BEIJING, May 9, 2011 /Standard Newswire/ -- In a historic move, clergy from dozens of mainland Chinese house churches are petitioning China's legislature to guarantee freedom of religion and to peacefully resolve the recent church-state conflict involving one of the largest house churches in the capital, ChinaAid learned on Sunday.

 

This is the first such move in 60 years of Communist rule of China and represents a further emboldening of the house church movement, which for decades was active only in the countryside, meeting in small groups in private homes and careful to maintain a low profile to avoid attracting government attention to the illegal gatherings.

 

House churches in China are illegal because all Christian religious activity is supposed to happen only within the government-controlled churches run by the Three-Self Patriotic Movement, for Protestants, and the Catholic Patriotic Association, for Catholics.

 

The current conflict between Shouwang Church in Beijing and the authorities has now brought to a head an issue that has been simmering in recent years of how to respond to the phenomenal growth in China's urban centers of these technically illegal house churches that have grown into congregations of hundreds and even, as in the case of Shouwang, a thousand members.

 

The petition itself was not yet ready for release on Sunday, but it was one of the items for prayer in the Sunday May 8 newsletter of one of the signatory churches, Autumn Rain in Chengdu, Sichuan province:

 

The church newsletter said:

 

"In response to the Beijing Shouwang Church incident that has continued for four consecutive Sundays and with the approval of the board of elders, Elder Wang Yi, in his capacity as minister of Autumn Rain Church, will join with the pastors and preachers of dozens house churches in signing a citizens' petition to the National People's Congress seeking a resolution of the church-state conflict and a guarantee of religious freedom. The dozens of preachers, in their roles as pastors of local churches, will also call on Christian citizens to sign the petition. Starting tomorrow, May 9, the church will pray and fast for three days for this first peaceful petition by Chinese house churches in 60 years (including the church's regular day of prayer and fasting on May 12, it will be a total of four days). The board of elders calls on brothers and sisters to participate in the prayer and fasting in whole or in part, according to his or her own spiritual maturity and prompting (of the Holy Spirit).

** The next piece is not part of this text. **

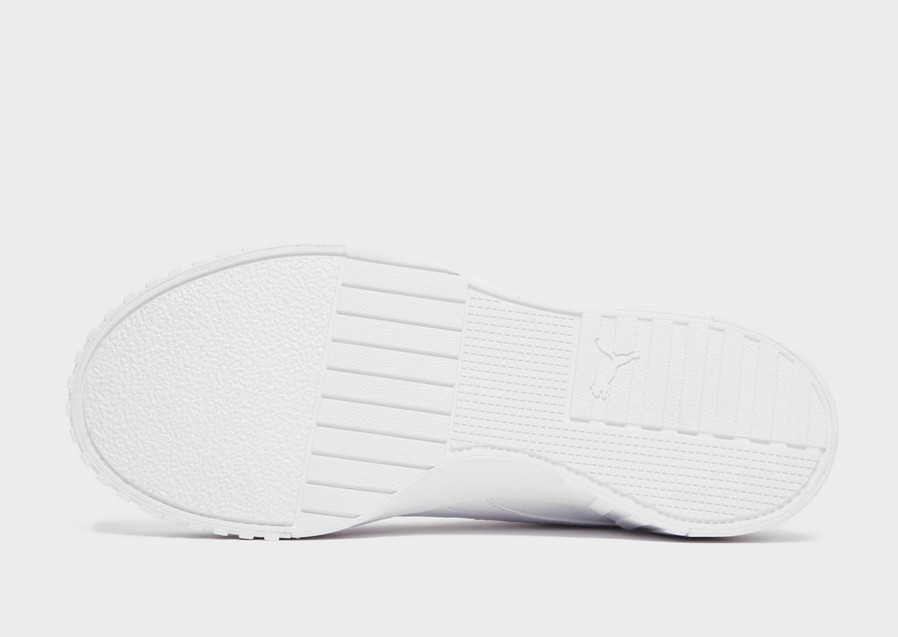 Női sneakers PUMA CALI  36915501 Fehér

We ask the Lord to strengthen the church's resolve, and protect and use this citizens' petition to make an open and public defense of our faith."

 

A large-scale signature campaign would further raise the stakes in the Shouwang confrontation, both in making it harder for the authorities to treat the Shouwang Church actions as an isolated incident but also in making it easier for the government to crack down on specific churches and Christians it deems to be troublemakers.

 

"The past few weeks of serious conflict in Beijing has shown that China's church-state relations have come to a critical crossroad," said ChinaAid founder and president Pastor Bob Fu.

 

"With this sincere petition, the highest authority of China – the NPC – is being given a historic opportunity to make a difference by either opening a new better chapter that will affirm and consolidate the religious freedom guaranteed in China's Constitution or allowing the current worsening situation to continue, which will only lead to further collisions between the Chinese church and a government that persists in holding onto an outdated religious policy made in 1950s," Fu said.

 

The Shouwang Church clash is over a place for the church to hold its Sunday worship services. In recent years, it has repeatedly been forced to move out of rented facilities when landlords came under pressure from the authorities to evict the growing church, When the church paid more than $4 million to purchase one floor of an office building, the authorities told the seller not to hand over the keys. In April, when the church was again evicted from its leased space, the church decided to hold its Sunday service outdoors, setting off a weekly Sunday morning police action that has resulted in hundreds of detentions and the informal house arrest of key church leaders.